All examples in this document assumes that you've imported necessary modules:

scala> import breeze.interpolation._

1D interpolation

1D (univariate) interpolators gets the coordinates of nodes. One vector for each coordinate is required:

scala> val x = DenseVector(0.0, 1.0, 2.0, 3.0)
scala> val y = DenseVector(2.0, 4.0, 8.0, 5.0)
scala> val f = LinearInterpolator(x, y)

The interpolator returns an interpolating function.
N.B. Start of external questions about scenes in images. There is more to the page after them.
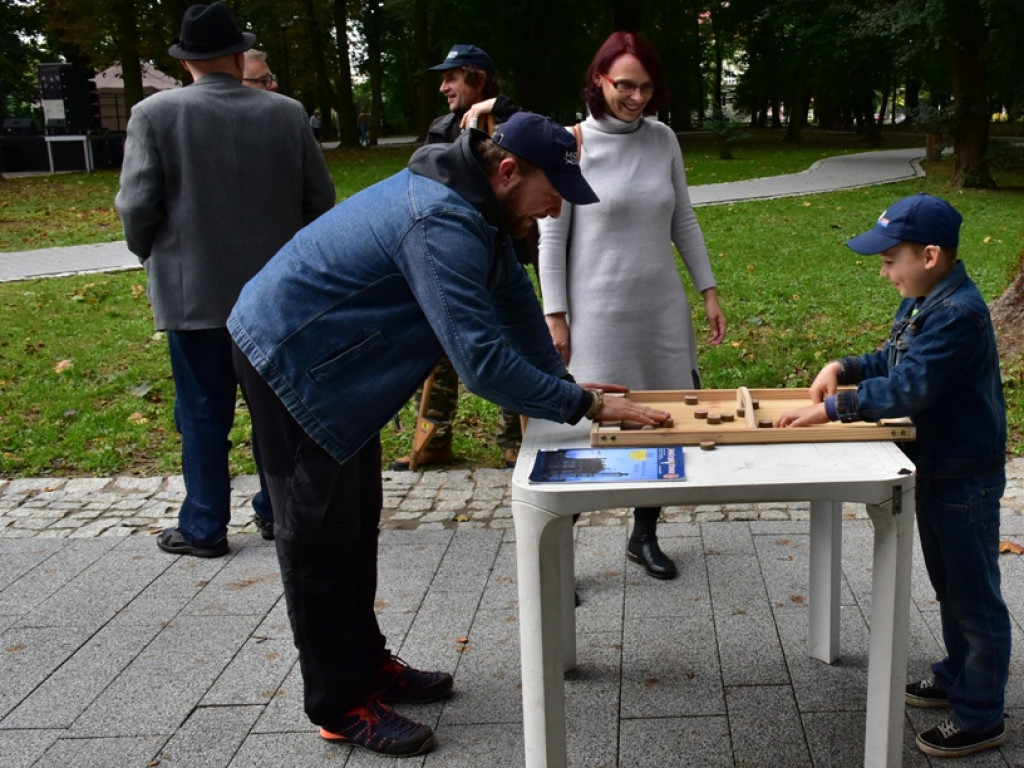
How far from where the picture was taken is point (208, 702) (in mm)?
3725

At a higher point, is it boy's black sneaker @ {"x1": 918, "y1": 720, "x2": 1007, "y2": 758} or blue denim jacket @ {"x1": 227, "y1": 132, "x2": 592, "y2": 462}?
blue denim jacket @ {"x1": 227, "y1": 132, "x2": 592, "y2": 462}

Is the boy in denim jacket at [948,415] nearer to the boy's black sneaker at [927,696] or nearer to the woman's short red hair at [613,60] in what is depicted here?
the boy's black sneaker at [927,696]

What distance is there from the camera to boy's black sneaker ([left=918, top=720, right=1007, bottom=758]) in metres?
3.19

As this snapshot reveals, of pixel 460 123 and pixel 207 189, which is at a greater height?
pixel 460 123

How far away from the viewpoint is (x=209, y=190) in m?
4.66

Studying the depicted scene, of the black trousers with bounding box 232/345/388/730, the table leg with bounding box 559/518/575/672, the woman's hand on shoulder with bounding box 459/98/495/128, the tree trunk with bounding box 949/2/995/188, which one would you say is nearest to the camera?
the black trousers with bounding box 232/345/388/730

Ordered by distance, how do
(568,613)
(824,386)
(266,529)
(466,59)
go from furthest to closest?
(266,529), (466,59), (568,613), (824,386)

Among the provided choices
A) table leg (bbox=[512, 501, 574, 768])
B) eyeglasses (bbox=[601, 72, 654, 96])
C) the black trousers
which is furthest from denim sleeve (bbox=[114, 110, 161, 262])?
table leg (bbox=[512, 501, 574, 768])

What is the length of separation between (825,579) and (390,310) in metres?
1.76

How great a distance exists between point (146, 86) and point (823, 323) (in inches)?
1101

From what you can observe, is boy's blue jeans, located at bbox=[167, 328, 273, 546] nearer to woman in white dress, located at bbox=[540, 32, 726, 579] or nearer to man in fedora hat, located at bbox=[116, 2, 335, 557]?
man in fedora hat, located at bbox=[116, 2, 335, 557]

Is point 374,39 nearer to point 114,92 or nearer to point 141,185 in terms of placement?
point 114,92

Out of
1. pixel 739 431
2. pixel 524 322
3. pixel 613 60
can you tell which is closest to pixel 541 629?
pixel 739 431

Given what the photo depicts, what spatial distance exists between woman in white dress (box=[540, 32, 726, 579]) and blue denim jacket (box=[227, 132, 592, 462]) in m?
1.18
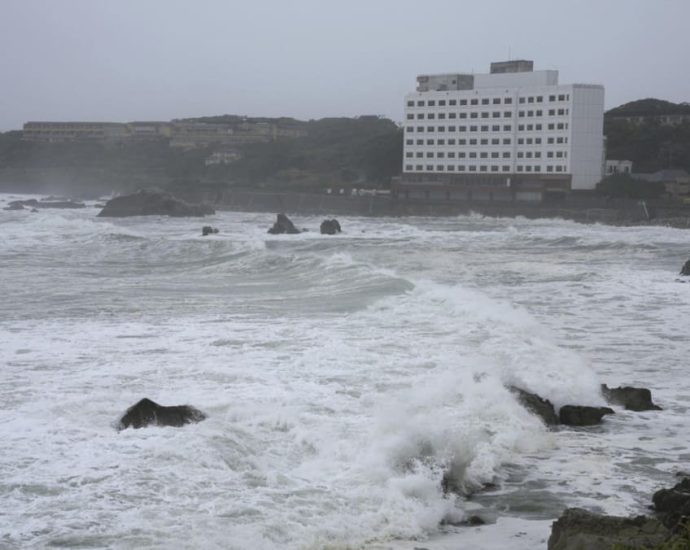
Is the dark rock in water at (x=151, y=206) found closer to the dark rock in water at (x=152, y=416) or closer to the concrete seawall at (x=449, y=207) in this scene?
the concrete seawall at (x=449, y=207)

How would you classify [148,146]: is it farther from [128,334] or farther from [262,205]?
[128,334]

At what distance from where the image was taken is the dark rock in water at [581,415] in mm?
9570

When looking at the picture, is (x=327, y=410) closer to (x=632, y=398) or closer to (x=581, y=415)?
(x=581, y=415)

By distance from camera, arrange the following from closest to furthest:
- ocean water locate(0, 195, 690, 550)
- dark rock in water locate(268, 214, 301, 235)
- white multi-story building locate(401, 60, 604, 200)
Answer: ocean water locate(0, 195, 690, 550) → dark rock in water locate(268, 214, 301, 235) → white multi-story building locate(401, 60, 604, 200)

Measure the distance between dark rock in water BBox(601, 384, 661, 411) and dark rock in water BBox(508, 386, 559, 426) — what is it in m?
0.75

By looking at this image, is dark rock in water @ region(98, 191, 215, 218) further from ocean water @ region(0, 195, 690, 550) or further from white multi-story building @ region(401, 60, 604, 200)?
ocean water @ region(0, 195, 690, 550)

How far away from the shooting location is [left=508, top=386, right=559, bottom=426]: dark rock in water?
9703 mm

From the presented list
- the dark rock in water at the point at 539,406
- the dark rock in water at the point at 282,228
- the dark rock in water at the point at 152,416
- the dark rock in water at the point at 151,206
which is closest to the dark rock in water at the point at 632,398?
the dark rock in water at the point at 539,406

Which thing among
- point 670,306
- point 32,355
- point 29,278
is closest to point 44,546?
point 32,355

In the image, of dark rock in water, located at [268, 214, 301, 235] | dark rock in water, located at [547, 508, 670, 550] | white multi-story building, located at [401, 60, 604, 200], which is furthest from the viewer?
white multi-story building, located at [401, 60, 604, 200]

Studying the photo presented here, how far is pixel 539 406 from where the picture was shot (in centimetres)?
988

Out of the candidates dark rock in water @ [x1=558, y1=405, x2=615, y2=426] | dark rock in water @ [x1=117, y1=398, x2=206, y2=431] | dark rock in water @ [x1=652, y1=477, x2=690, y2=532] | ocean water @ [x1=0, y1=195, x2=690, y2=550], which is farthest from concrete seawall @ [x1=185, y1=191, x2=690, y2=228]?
dark rock in water @ [x1=652, y1=477, x2=690, y2=532]

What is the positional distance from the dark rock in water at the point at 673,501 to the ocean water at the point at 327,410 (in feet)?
0.84

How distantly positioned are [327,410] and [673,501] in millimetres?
3597
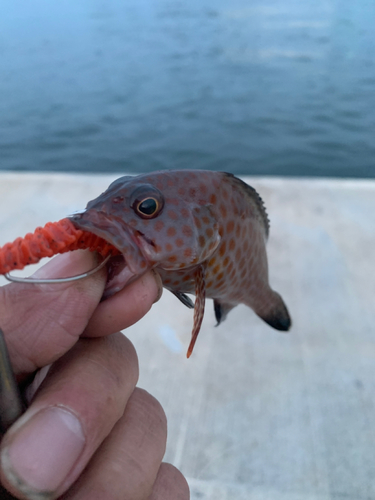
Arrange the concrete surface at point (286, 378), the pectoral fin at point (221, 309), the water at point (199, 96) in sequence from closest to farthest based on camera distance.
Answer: the pectoral fin at point (221, 309)
the concrete surface at point (286, 378)
the water at point (199, 96)

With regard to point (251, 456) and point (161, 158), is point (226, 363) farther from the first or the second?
point (161, 158)

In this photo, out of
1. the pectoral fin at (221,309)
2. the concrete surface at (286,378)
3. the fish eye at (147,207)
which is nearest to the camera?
the fish eye at (147,207)

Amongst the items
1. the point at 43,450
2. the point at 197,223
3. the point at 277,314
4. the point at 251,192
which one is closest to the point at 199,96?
the point at 277,314

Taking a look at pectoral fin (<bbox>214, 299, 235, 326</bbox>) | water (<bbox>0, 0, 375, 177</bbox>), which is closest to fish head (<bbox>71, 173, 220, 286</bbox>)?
pectoral fin (<bbox>214, 299, 235, 326</bbox>)

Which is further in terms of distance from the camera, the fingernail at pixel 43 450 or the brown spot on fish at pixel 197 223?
the brown spot on fish at pixel 197 223

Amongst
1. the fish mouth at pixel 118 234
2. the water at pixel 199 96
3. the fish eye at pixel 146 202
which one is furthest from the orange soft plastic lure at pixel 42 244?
the water at pixel 199 96

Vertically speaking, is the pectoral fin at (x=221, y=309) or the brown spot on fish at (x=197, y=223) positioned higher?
the brown spot on fish at (x=197, y=223)

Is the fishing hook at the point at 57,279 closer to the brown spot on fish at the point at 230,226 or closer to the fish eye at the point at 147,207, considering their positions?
the fish eye at the point at 147,207

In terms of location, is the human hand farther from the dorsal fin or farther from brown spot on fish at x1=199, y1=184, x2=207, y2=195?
the dorsal fin

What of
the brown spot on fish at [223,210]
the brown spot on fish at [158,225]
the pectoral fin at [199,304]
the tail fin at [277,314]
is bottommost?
the tail fin at [277,314]
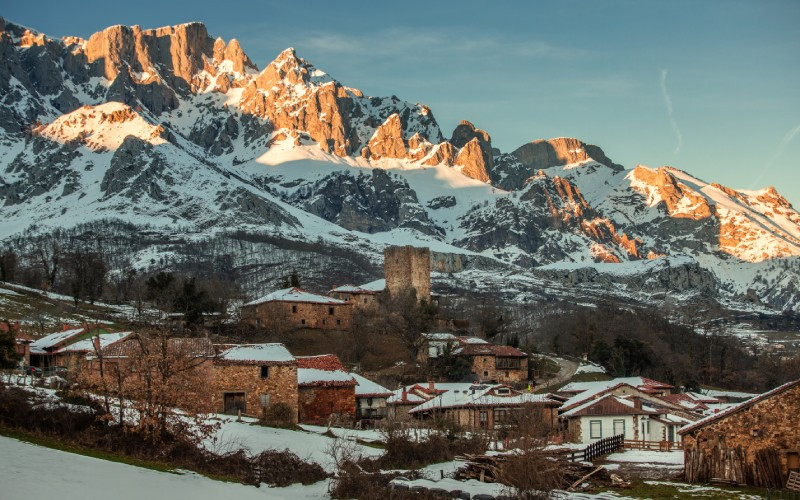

You can ask for the value at given point:

scala> f(2.5)
6.5

The function is an universal function, so you can also pass an vector or matrix or any other iterable object:

scala> f(DenseVector(1.0, 1.25, 1.5))
DenseVector(4.0, 5.0, 6.0)

Writing your own 1D interpolator

There are two ways to write your own univariate interpolator. The simpler but more rigid one is to extend the HandyUnivariateInterpolator and pass it vector of x and y coordinates. You need to implement only valueAt(x) method where you can assume that the argument x is in the domain (so it's between the minimum and maximum of x coordinates):

class MyInterpolator (val X: Vector[Double],
                      val Y: Vector[Double])
                     extends UnivariateInterpolator(X, Y) {
  def valueAt(x: Double): Double = ...
}

The second way is more flexible. You only need to extend UnivariateInterpolator trait and implement apply(x) method. You are on your own to validate the x argument.

class DummyInterpolator() extends UnivariateInterpolator {
  def apply(x: Double): Double = 0
}

No matter which way you implement your interpolator, it's always an universal function and, therefore, it automatically plays well when you pass an vector or matrix instead of a plain double.